From the binary sequence, the percentage of positions included in hydrophobic clusters (HCP, after Hydrophobic Cluster Positions) is computed using an overlapping window of length 17 and assigned to the central position of this window (hexagon in Fig. 2B). This window size was chosen as it corresponds to the segment length encompassing the close neighbors of a central residue on the 2D HCA plot (two rings encircling one central amino acid). This value is similar to the window of 15 amino acids currently used by secondary structure predictors [65]. For the N- and C-terminal eight residues, values were set to those assigned to the ninth and n-8th positions of the sequence, respectively (n being the total length of the considered sequence). The HCP percentages can be plotted, giving a view of the hydrophobic cluster profile of the protein sequence (Fig. 2B). High and low values are associated with high and low densities of hydrophobic clusters, respectively.

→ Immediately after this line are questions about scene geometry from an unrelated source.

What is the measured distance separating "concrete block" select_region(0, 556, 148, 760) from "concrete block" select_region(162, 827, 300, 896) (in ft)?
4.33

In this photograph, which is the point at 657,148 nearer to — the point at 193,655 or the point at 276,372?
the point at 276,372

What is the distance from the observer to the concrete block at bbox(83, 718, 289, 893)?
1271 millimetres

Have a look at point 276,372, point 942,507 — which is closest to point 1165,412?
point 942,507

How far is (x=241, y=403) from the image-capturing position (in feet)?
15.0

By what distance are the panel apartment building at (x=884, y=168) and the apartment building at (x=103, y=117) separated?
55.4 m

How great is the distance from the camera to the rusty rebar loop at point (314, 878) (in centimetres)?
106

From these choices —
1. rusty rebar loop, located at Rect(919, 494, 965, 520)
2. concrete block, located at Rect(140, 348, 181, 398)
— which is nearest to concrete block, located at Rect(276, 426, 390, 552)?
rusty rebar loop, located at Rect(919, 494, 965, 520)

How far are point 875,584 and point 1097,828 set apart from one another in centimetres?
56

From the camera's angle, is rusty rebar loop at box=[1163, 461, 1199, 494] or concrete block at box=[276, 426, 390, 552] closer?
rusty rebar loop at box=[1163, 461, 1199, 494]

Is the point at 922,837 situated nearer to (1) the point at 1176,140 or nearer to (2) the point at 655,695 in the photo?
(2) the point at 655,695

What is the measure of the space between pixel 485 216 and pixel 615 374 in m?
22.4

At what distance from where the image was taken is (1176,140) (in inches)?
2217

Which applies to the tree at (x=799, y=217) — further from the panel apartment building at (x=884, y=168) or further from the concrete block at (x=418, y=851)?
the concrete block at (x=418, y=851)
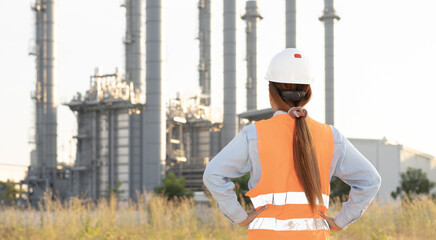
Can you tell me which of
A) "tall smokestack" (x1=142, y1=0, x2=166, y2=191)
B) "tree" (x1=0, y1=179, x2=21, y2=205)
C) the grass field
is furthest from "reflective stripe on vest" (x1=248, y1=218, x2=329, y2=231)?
"tree" (x1=0, y1=179, x2=21, y2=205)

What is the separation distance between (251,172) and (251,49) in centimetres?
4509

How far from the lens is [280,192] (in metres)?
2.58

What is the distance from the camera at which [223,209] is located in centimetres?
271

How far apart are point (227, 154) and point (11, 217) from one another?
10.9m

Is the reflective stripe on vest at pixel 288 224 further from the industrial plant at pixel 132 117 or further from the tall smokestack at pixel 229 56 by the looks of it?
the tall smokestack at pixel 229 56

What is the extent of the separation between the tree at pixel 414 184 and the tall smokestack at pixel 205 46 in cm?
1772

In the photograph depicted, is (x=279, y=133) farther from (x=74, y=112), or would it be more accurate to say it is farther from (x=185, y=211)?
(x=74, y=112)

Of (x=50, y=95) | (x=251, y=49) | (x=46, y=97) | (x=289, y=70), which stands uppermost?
(x=251, y=49)

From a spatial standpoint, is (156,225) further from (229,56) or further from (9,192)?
(229,56)

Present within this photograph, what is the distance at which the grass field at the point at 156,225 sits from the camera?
35.2ft

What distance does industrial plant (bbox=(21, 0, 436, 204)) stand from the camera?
3177 cm

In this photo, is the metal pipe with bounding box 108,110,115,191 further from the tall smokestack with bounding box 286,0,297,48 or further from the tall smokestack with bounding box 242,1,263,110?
the tall smokestack with bounding box 286,0,297,48

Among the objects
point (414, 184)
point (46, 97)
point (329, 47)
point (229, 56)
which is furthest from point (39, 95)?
point (414, 184)

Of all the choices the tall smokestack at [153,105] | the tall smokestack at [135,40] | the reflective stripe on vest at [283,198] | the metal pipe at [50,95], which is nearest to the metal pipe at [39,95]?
the metal pipe at [50,95]
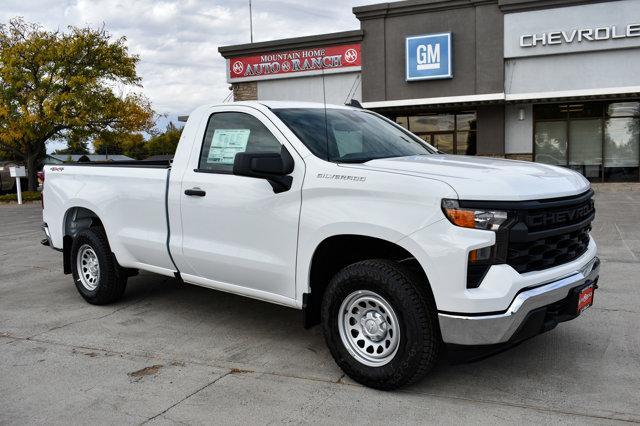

SEG-HCA next identifies areas of high hydrophobic cluster density (H2CD), typical of structured or folded regions (Fig. 2B). To that aim, HCP minimal values are identified for a threshold level of 10%, defining thereby potential hinge regions separating these areas of high hydrophobic cluster density (first rough limits, labeled 1 in Fig. 2B). This level is considered as the minimal value, for which and below which a linker is predicted to separate two distinct H2CD. This value was first fixed according to numerous case studies. Optimization of this threshold was considered using a non-redundant (40% sequence identity) SCOP database, downloaded from ASTRAL (http://scop.berkeley.edu/). SEG-HCA was used at different HCP threshold and for each 3D structure, we looked at the values that yield only one H2CD. The distribution of the HCP threshold values was then analyzed, showing an optimum at 22%, thus slightly above 10%. On average, 1.1 H2CD are observed, with 78% coverage. However, it should be noted that the optimization is made on well-stable, already large globular domains. The used threshold is intended to detect such canonical domains, but also small segments, which may be structured and are not (or poorly) represented in the SCOP structural database. Therefore, as supported by several case studies, using the lower threshold of 10% allows the detection of these small segments, in addition to larger ones. At this level, 1.04 H2CD are observed, with 86% coverage (thus values close to those observed for the optimized threshold). Increasing this threshold value may allow the split of multi-domains into domains, but lead to loose small segments, as these last ones generally have low HCP values.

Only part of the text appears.